*** Raw data Section Begins ***

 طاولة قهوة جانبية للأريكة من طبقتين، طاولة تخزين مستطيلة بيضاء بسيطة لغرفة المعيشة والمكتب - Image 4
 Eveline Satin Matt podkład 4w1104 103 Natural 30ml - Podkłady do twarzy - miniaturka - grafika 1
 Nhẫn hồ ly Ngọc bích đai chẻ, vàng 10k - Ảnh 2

*** Raw data Section Ends ***
*** Raw data Section Begins ***

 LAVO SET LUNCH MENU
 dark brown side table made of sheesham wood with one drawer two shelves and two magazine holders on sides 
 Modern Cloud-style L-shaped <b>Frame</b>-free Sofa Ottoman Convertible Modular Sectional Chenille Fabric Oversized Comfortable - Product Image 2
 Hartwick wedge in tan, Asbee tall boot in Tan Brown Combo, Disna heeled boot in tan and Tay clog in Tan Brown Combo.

*** Raw data Section Ends ***
*** Raw data Section Begins ***

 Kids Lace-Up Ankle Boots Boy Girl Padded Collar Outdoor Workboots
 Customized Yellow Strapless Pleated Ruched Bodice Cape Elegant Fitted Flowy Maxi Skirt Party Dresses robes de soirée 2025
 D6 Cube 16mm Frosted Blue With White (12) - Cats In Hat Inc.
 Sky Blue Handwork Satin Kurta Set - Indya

*** Raw data Section Ends ***

**Task details:** From the data above, reproduce word for word the lines running from the line with "dark brown side" to the line with "Hartwick wedge in", ends included.

**Output of the task:**
 dark brown side table made of sheesham wood with one drawer two shelves and two magazine holders on sides 
 Modern Cloud-style L-shaped <b>Frame</b>-free Sofa Ottoman Convertible Modular Sectional Chenille Fabric Oversized Comfortable - Product Image 2
 Hartwick wedge in tan, Asbee tall boot in Tan Brown Combo, Disna heeled boot in tan and Tay clog in Tan Brown Combo.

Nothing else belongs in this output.